- [Source excerpt]
Compliance & Policy as Code

Project: A Policy-as-Code Framework

18 min Lesson 10 of 27

Project: A Policy-as-Code Framework

The previous nine lessons introduced the concepts, tools, and individual patterns of Policy as Code. This capstone lesson pulls them together into a layered guardrail framework — the kind you would design and present at a principal-engineer review before rolling it out across a multi-team organization. By the end you will have a blueprint covering three enforcement planes: the organization (cloud account level), the cluster (Kubernetes admission), and the pipeline (CI shift-left gates).

The core design principle is defense in depth for policy. No single layer is perfect, so every critical control is enforced at least twice at different points in the delivery lifecycle. A developer cannot bypass a pipeline gate by pushing to a feature branch, and they cannot bypass a cluster gate by pushing directly to the registry without also failing the org-level resource validation.

Layer 1 — Organizational Guardrails (Cloud Account Level)

At the organization layer, policies run in the cloud control plane itself. Nothing that fails these policies can be provisioned, regardless of what Terraform requests or what reaches the cluster. In AWS this is Service Control Policies (SCPs) attached at the Organizational Unit (OU) level. In GCP it is Organization Policy constraints. In Azure it is Azure Policy at the Management Group level.

The canonical SCP set every production OU should carry:

Deny root account usage — condition on aws:PrincipalArn matching *:root, effect Deny across all actions.
Require MFA for console actions — Deny when aws:MultiFactorAuthPresent is false for human IAM users.
Region lock — Deny actions whose aws:RequestedRegion is not in your approved list. Prevents shadow workloads in unmonitored regions.
Deny disabling S3 block-public-access — Deny s3:PutBucketPublicAccessBlock that would turn off the block.
Require encryption at rest — Deny EBS volume and RDS instance creation when the encrypted flag is false.

# scp-deny-unencrypted-storage.json
# Attach at the Production OU via AWS Organizations → Policies
{
  "Version": "2012-10-17",
  "Statement": [
    {
      "Sid": "DenyUnencryptedEBS",
      "Effect": "Deny",
      "Action": ["ec2:CreateVolume", "ec2:RunInstances"],
      "Resource": "*",
      "Condition": {
        "Bool": { "ec2:Encrypted": "false" }
      }
    },
    {
      "Sid": "DenyUnencryptedRDS",
      "Effect": "Deny",
      "Action": "rds:CreateDBInstance",
      "Resource": "*",
      "Condition": {
        "Bool": { "rds:StorageEncrypted": "false" }
      }
    },
    {
      "Sid": "DenyNonApprovedRegions",
      "Effect": "Deny",
      "NotAction": [
        "iam:*", "sts:*", "route53:*",
        "cloudfront:*", "waf:*", "support:*"

- [Given instruction] Update the policy-as-code lesson from "Deny root account" to "human IAM users.", changing "human IAM users" to "interactive IAM users".

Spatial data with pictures

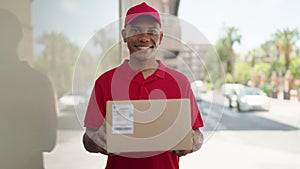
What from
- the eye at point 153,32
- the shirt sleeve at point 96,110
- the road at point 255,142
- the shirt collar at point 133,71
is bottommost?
the road at point 255,142

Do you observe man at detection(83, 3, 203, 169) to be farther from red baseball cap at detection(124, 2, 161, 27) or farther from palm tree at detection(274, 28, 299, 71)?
palm tree at detection(274, 28, 299, 71)

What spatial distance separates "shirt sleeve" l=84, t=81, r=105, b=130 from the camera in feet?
3.82

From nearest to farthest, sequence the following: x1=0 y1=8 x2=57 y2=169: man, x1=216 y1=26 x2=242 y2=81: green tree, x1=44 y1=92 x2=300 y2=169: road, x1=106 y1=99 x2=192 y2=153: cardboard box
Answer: x1=106 y1=99 x2=192 y2=153: cardboard box < x1=0 y1=8 x2=57 y2=169: man < x1=216 y1=26 x2=242 y2=81: green tree < x1=44 y1=92 x2=300 y2=169: road

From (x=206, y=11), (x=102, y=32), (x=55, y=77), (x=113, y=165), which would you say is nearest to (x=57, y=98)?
(x=55, y=77)

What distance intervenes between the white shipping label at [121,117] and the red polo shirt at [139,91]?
4 cm

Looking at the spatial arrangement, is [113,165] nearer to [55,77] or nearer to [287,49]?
[55,77]

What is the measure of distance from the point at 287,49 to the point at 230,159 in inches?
37.8

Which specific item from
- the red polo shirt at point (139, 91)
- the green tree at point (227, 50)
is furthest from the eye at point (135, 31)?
the green tree at point (227, 50)

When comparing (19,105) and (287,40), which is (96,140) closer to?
(19,105)

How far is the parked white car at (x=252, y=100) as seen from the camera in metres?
2.97

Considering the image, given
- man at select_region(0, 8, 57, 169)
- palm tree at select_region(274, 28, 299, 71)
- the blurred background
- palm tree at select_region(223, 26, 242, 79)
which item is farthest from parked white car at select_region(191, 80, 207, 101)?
palm tree at select_region(274, 28, 299, 71)

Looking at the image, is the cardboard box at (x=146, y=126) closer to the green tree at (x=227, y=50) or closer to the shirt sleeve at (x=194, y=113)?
the shirt sleeve at (x=194, y=113)

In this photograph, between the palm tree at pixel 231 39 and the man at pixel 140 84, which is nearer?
the man at pixel 140 84

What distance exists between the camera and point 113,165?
4.09ft
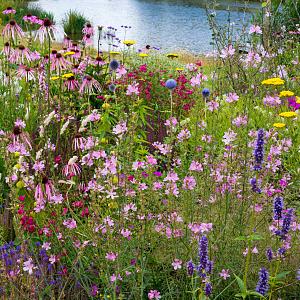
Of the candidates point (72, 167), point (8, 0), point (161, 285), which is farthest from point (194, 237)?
point (8, 0)

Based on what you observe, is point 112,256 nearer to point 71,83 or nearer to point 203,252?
point 203,252

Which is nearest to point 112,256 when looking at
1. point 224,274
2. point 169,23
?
point 224,274

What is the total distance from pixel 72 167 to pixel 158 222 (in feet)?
2.03

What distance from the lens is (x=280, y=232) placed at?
202cm

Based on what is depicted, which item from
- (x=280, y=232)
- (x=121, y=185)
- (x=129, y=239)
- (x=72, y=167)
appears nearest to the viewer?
(x=280, y=232)

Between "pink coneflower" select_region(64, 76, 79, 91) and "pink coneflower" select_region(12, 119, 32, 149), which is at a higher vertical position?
"pink coneflower" select_region(12, 119, 32, 149)

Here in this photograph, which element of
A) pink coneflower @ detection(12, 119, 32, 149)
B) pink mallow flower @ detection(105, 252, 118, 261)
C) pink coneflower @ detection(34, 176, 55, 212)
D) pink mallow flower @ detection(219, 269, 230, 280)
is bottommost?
pink mallow flower @ detection(219, 269, 230, 280)

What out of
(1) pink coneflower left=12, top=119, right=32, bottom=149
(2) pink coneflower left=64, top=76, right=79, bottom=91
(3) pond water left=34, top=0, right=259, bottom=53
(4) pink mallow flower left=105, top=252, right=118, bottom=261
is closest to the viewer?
(4) pink mallow flower left=105, top=252, right=118, bottom=261

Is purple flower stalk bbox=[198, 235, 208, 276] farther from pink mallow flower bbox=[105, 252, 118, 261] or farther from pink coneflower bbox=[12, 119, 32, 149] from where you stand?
pink coneflower bbox=[12, 119, 32, 149]

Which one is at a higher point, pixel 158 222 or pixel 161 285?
pixel 158 222

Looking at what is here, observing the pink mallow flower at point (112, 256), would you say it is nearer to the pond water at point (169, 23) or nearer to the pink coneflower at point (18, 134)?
the pink coneflower at point (18, 134)

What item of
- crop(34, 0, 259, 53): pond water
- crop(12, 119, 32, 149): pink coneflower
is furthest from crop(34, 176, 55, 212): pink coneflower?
crop(34, 0, 259, 53): pond water

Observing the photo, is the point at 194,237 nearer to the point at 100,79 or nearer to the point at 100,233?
the point at 100,233

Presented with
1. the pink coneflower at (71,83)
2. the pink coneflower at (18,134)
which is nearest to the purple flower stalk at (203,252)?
the pink coneflower at (18,134)
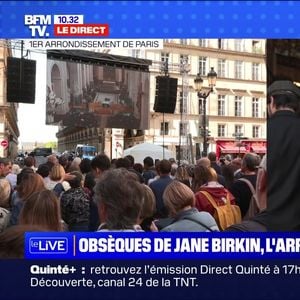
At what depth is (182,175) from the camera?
4.41 meters

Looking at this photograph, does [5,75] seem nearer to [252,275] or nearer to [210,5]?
[210,5]

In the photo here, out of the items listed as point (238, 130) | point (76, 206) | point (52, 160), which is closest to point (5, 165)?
point (52, 160)

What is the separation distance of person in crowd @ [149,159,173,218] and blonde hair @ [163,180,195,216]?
60 cm

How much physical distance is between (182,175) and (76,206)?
3.80ft

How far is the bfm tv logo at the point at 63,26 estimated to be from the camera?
353cm

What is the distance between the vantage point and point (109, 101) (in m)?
3.65

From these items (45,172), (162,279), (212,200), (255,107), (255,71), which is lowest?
(162,279)

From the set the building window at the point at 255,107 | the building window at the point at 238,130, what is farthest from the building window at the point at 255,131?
the building window at the point at 238,130

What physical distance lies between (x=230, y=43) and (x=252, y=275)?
1.50 meters

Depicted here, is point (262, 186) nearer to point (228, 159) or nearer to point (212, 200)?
point (212, 200)

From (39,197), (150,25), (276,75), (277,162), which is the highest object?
(150,25)

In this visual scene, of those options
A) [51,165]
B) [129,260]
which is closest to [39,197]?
[129,260]

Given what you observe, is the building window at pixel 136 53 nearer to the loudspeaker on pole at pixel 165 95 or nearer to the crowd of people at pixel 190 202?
the loudspeaker on pole at pixel 165 95

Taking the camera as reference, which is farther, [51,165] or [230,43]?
[51,165]
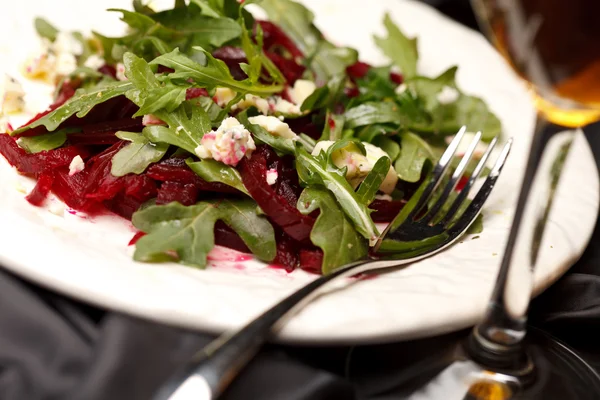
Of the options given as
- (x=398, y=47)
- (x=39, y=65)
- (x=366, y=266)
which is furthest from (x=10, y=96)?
(x=398, y=47)

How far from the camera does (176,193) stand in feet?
5.28

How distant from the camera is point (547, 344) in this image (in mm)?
1517

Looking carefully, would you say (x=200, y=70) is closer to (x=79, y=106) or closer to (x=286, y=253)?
(x=79, y=106)

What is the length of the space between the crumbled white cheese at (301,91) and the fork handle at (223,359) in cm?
93

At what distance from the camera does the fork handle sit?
41.4 inches

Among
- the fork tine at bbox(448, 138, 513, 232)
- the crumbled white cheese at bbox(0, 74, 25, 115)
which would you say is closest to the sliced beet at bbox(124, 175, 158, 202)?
the crumbled white cheese at bbox(0, 74, 25, 115)

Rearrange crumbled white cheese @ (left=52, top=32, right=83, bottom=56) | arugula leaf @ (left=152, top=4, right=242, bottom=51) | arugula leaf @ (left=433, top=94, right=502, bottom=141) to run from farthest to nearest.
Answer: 1. arugula leaf @ (left=433, top=94, right=502, bottom=141)
2. crumbled white cheese @ (left=52, top=32, right=83, bottom=56)
3. arugula leaf @ (left=152, top=4, right=242, bottom=51)

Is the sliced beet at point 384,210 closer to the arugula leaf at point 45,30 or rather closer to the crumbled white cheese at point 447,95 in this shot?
the crumbled white cheese at point 447,95

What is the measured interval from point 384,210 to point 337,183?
0.23 metres

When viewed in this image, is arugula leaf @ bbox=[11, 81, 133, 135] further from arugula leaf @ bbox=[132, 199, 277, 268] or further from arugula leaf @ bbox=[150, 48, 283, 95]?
arugula leaf @ bbox=[132, 199, 277, 268]

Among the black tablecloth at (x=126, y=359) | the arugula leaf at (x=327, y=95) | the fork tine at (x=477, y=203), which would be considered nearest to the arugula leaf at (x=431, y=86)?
the arugula leaf at (x=327, y=95)

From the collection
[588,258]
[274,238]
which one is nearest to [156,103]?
[274,238]

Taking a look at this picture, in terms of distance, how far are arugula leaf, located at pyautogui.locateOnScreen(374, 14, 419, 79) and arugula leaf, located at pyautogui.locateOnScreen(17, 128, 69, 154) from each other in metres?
1.28

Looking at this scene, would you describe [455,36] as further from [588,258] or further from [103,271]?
[103,271]
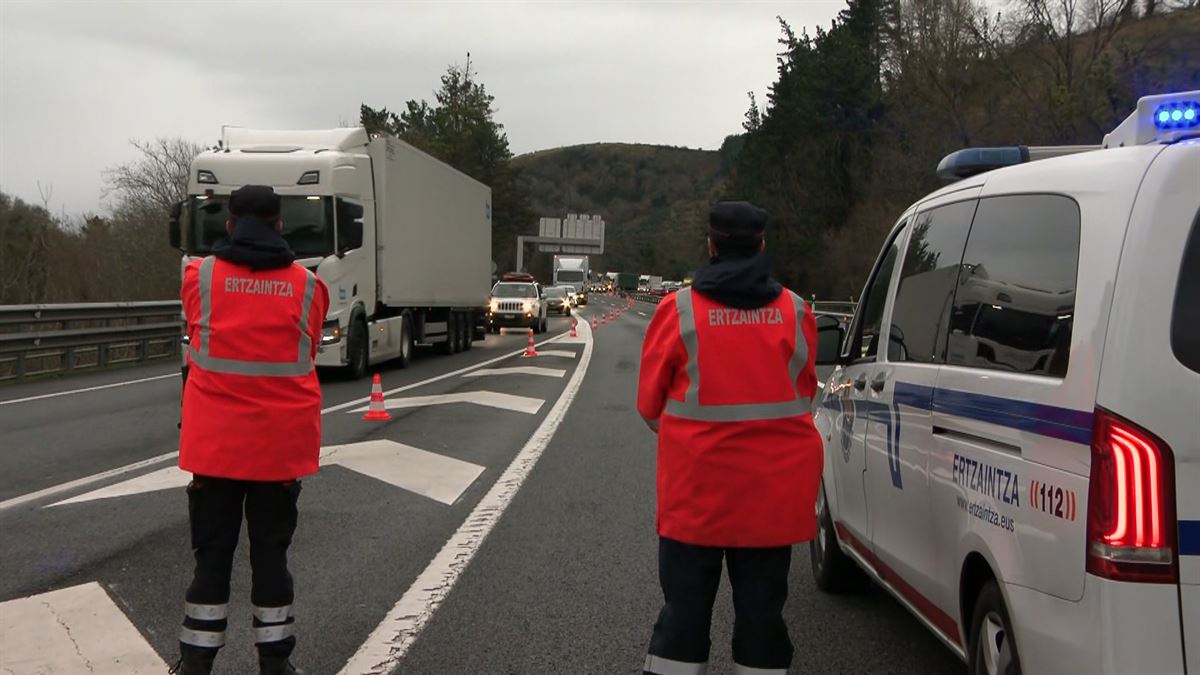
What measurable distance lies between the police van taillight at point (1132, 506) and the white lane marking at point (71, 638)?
377cm

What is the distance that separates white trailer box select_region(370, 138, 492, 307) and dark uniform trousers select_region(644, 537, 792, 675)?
16226 millimetres

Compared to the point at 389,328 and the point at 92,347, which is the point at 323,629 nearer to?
the point at 389,328

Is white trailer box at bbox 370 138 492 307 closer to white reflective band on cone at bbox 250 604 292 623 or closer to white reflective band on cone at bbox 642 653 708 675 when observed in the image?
white reflective band on cone at bbox 250 604 292 623

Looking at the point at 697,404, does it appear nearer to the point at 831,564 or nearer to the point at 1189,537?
the point at 1189,537

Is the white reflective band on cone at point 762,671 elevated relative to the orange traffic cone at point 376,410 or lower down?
elevated

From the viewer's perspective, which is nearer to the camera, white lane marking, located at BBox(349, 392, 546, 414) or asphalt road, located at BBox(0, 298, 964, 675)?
asphalt road, located at BBox(0, 298, 964, 675)

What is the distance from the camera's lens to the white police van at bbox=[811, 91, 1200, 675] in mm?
2668

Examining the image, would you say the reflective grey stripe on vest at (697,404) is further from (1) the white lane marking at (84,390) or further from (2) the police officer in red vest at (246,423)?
(1) the white lane marking at (84,390)

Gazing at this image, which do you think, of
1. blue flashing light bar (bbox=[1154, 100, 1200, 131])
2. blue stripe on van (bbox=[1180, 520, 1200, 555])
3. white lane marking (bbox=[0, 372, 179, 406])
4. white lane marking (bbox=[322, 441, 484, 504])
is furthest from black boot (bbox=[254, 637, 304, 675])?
white lane marking (bbox=[0, 372, 179, 406])

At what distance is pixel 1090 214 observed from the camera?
3.05 m

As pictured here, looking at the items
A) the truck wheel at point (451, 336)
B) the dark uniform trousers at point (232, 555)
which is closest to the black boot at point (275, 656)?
the dark uniform trousers at point (232, 555)

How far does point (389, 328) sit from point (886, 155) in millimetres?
39007

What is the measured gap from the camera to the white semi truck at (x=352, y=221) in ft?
54.0

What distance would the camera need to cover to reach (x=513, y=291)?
37.8 meters
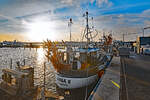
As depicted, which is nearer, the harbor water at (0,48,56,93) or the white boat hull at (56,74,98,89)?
the white boat hull at (56,74,98,89)

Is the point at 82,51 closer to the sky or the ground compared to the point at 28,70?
closer to the sky

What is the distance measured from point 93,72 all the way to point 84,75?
1780 millimetres

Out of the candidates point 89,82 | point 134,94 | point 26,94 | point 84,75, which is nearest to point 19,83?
point 26,94

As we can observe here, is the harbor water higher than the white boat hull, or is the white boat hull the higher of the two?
the white boat hull

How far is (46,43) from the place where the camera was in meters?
14.8

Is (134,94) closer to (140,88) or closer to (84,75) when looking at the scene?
(140,88)

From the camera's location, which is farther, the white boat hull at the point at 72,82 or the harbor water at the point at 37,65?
the harbor water at the point at 37,65

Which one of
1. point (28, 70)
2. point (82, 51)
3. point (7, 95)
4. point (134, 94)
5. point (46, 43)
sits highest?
point (46, 43)

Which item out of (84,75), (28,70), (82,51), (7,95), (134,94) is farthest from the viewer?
(82,51)

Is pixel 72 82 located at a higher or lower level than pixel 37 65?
higher

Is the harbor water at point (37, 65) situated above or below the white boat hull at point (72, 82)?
below

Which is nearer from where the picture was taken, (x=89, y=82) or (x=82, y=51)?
(x=89, y=82)

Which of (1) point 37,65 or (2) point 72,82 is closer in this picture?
(2) point 72,82

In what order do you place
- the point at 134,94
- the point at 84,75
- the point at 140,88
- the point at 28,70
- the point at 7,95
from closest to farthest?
the point at 134,94 < the point at 140,88 < the point at 7,95 < the point at 28,70 < the point at 84,75
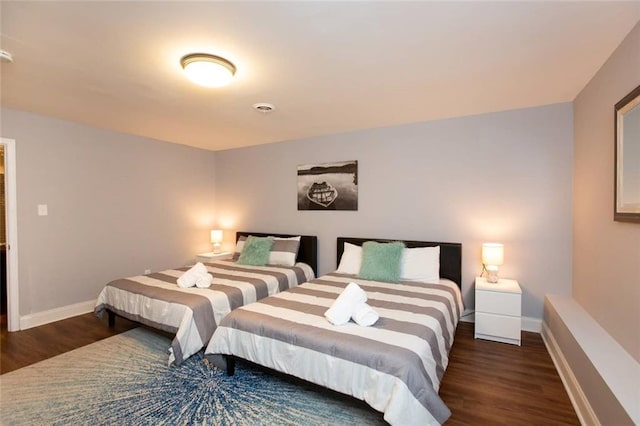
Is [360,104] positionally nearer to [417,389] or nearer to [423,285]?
[423,285]

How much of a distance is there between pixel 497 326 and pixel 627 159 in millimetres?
1810

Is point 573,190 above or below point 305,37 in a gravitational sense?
below

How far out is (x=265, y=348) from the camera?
6.76ft

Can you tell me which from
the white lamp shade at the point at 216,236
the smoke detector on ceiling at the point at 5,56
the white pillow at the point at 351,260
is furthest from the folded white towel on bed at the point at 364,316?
the white lamp shade at the point at 216,236

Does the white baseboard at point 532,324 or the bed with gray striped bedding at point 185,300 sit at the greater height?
the bed with gray striped bedding at point 185,300

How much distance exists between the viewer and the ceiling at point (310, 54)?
1614 mm

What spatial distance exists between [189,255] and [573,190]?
5.26 metres

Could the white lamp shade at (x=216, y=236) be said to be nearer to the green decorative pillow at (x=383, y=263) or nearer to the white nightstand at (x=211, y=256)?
the white nightstand at (x=211, y=256)

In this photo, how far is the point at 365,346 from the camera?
1748mm

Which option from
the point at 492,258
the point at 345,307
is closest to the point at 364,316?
the point at 345,307

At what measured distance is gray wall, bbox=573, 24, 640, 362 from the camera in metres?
1.78

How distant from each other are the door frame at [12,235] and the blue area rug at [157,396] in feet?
3.79

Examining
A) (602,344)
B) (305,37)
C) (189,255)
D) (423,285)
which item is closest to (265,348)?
(423,285)

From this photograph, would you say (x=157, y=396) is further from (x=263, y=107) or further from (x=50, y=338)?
(x=263, y=107)
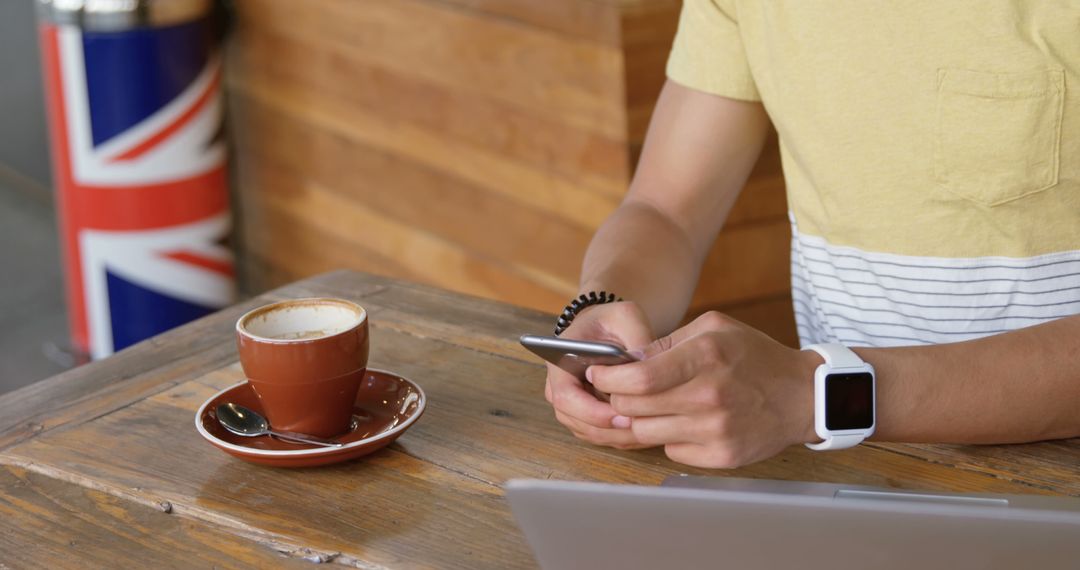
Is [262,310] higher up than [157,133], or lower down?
higher up

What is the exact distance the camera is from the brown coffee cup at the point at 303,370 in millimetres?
905

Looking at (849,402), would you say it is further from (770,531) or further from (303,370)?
(303,370)

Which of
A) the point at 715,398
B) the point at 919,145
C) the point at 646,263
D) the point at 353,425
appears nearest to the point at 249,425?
the point at 353,425

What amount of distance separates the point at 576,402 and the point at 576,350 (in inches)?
Answer: 2.4

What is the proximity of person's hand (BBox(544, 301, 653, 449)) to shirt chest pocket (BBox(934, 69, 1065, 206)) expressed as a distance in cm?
35

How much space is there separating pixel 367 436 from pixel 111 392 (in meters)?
0.29

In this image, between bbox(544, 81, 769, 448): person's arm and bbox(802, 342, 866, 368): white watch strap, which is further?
bbox(544, 81, 769, 448): person's arm

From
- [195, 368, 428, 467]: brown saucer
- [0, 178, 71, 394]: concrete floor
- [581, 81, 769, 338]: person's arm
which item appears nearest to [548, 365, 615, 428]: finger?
[195, 368, 428, 467]: brown saucer

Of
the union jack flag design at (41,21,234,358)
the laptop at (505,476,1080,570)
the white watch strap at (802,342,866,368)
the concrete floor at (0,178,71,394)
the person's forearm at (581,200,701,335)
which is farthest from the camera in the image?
the concrete floor at (0,178,71,394)

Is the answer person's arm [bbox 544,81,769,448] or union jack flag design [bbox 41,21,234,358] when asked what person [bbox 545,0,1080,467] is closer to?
person's arm [bbox 544,81,769,448]

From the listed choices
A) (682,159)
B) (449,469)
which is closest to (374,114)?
(682,159)

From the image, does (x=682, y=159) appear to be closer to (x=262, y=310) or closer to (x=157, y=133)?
(x=262, y=310)

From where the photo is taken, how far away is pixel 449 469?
924 mm

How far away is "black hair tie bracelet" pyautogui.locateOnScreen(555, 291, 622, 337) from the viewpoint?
1.13 m
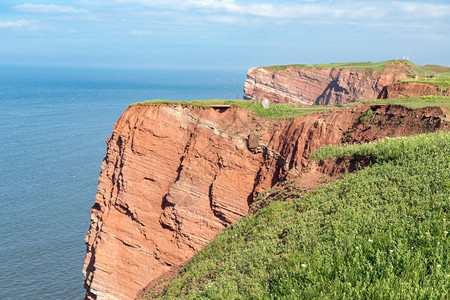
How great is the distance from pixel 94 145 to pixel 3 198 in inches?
1007

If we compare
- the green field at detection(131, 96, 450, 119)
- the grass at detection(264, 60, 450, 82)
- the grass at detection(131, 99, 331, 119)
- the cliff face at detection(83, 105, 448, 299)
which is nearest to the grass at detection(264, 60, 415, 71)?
the grass at detection(264, 60, 450, 82)

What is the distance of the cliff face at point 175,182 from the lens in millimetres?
25453

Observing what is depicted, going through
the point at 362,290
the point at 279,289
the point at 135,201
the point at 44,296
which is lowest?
the point at 44,296

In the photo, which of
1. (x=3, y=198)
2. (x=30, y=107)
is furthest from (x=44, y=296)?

- [Response to this task]
Deny root account usage — condition on aws:PrincipalArn matching *:root, effect Deny across all actions.
Require MFA for console actions — Deny when aws:MultiFactorAuthPresent is false for interactive IAM users.